Welcher Hund passt zu mir?

Welcher Hund passt zu mir? Hier findest Du es heraus!

Diese Frage ist gar nicht so leicht zu beantworten, da jeder Hund – genauso wie der Mensch – seinen ganz eigenen Charakter hat. Damit Dein neuer treuer Begleiter auch wirklich zu Dir passt, müsst Ihr beiden möglichst viele Gemeinsamkeiten haben.

Wenn Du sehr sportlich bist und gerne lange Strecken joggst, dann wirst Du z.B. mit einem Mops und auch der Mops mit Dir, eher nicht sehr glücklich werden. Auch wenn Dir der Mops optisch gut gefällt, habt Ihr beiden viel zu unterschiedliche Vorlieben und Bedürfnisse.

Du solltest Deinen Hund also nicht nur nach der Optik aussuchen!

Außer den individuellen Charaktereigenschaften, die jeder Hund besitzt, gibt es da noch die jeweiligen angeborenen, rassebedingten Verhaltensweisen und Instinkte. Diese können bei den einzelnen Hunden mehr oder weniger stark ausgeprägt sein. Und da sind wir schon bei den Hunde-Mischlingen aus verschiedenen Rassen.

Mischlinge – sogenannte Promenadenmischungen – sind meist widerstandsfähiger gegen Krankheiten als reinrassige Hunde. Viele von ihnen warten in einem Tierheim auf ein neues liebevolles Zuhause. Die Tierheim-Mitarbeiter beraten Dich auch gerne, welcher Hund zu Dir und Deinen Bedürfnissen und Vorlieben passen könnte.

Wenn es doch ein Rassehund sein soll, dann hast Du die Qual der Wahl, denn es gibt über 300 verschiedene Rassen mit verschieden starken Charakteren und Bedürfnissen.

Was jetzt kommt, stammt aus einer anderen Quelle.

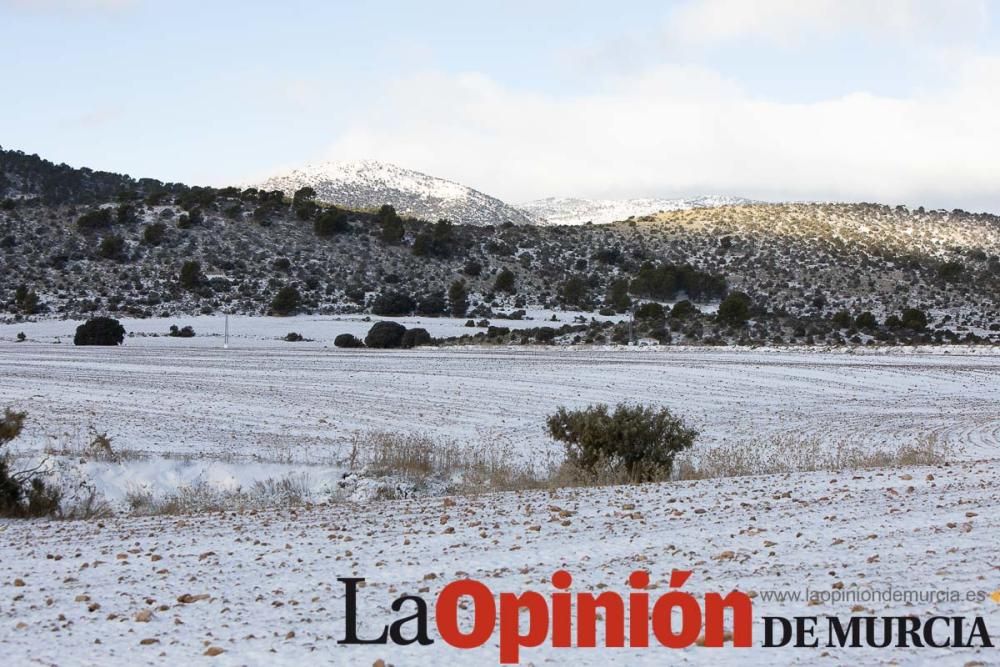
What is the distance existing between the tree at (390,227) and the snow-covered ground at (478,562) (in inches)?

Wenn Du noch unentschieden bist, helfen wir Dir gerne bei Deiner Entscheidung für einen Hund.

Wir erläutern Dir nachstehend alles was Du vor der Anschaffung bedenken solltest:

Eine kleine Auswahl der beliebtesten Hunderassen:

  • Mischlinge
  • Deutscher Schäferhund
  • Labrador Retriever & Golden Retriever
  • Yorkshire Terrier & Jack Russell Terrier
  • Französische Bulldogge
  • Malteser
  • Chihuahua
  • Dackel
  • Pudel

Welcher Hund ist für Anfänger geeignet?

Wenn Du noch nie einen Hund hattest, solltest Du Dir einen Hund aussuchen, der vom Wesen her sanftmütig und ruhig, freundlich und ausgeglichen ist und der leicht erziehbar ist. Einen Welpen musst Du erst noch stubenrein bekommen und ihn erziehen.

Das würde bei einem älteren Hund – vielleicht aus dem Tierheim – entfallen, da diese bereits stubenrein sind und auch schon mehr oder weniger gut erzogen sind. Mit einer guten Erziehung wirst Du aber das Temperament eines Hundes und besonders den angeborenen Jagdinstinkt nicht ändern können.

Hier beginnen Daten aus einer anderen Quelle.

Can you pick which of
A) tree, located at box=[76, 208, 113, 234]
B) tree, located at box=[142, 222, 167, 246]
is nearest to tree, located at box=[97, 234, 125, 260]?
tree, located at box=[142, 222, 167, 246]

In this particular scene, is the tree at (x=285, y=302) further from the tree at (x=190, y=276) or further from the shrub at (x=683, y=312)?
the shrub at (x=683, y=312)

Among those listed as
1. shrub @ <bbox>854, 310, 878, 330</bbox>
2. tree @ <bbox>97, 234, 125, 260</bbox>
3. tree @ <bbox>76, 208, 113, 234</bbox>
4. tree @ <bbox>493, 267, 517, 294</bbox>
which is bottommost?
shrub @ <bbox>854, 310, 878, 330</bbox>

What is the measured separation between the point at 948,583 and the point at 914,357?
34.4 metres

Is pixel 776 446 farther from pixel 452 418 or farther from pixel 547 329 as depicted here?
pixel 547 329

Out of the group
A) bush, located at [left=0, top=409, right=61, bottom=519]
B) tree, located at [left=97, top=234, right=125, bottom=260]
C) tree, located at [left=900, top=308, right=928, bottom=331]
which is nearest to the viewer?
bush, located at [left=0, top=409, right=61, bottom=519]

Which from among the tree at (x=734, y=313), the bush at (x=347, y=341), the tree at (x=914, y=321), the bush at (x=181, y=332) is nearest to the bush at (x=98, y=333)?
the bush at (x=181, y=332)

Deshalb solltest Du Dir Eigenschaften und die Aufgaben, für die der Hund einst gezüchtet wurde, gut ansehen. Dann kannst Du entscheiden, ob diese Rasse mit Deinen Bedürfnissen und Vorstellungen konform geht.

Die nachstehend aufgeführten Hunderassen sind kinderfreundlich und für Anfänger gut geeignet:

  • Bulldogge
  • Golden Retriever
  • Labrador Retriever
  • Malteser
  • Mops
  • Papillon
  • Pudel
  • Zwerg-Spitz

Aber bedenke, dass jeder Hund trotzdem seinen ganz eigenen Charakter besitzt, und dass ältere Hunde vielleicht auch schon unerfreuliche Erfahrungen sammeln mussten.

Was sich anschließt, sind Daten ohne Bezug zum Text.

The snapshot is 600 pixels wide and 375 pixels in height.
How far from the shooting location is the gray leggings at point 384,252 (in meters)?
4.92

Welcher Hund passt wirklich zu mir?

Welcher Hund passt in meine Wohnung?

Auch wenn Du nur eine kleine Wohnung hast, kannst Du trotzdem einen Hund halten. Es gibt Hunderassen, die benötigen nicht viel Platz. Du solltest dann aber – aus Rücksicht auf die Nachbarn – darauf achten, dass Dein Hund wenig bellfreudig ist.

Es stimmt auch nicht, dass nur kleine Hunde für eine Wohnung geeignet sind. Es gibt kleine Hunde, die den ganzen Tag herumtoben wollen und dagegen große Hunde, die am liebsten den ganzen Tag auf ihrer Decke dösen. Es kommt auf das Temperament des jeweiligen Hundes an.

Einen Laufhund oder Jagdhund wird es nicht glücklich machen, wenn er sich in einer Wohnung aufhalten muss. Hunde, die viel Auslauf brauchen sind nicht geeignet.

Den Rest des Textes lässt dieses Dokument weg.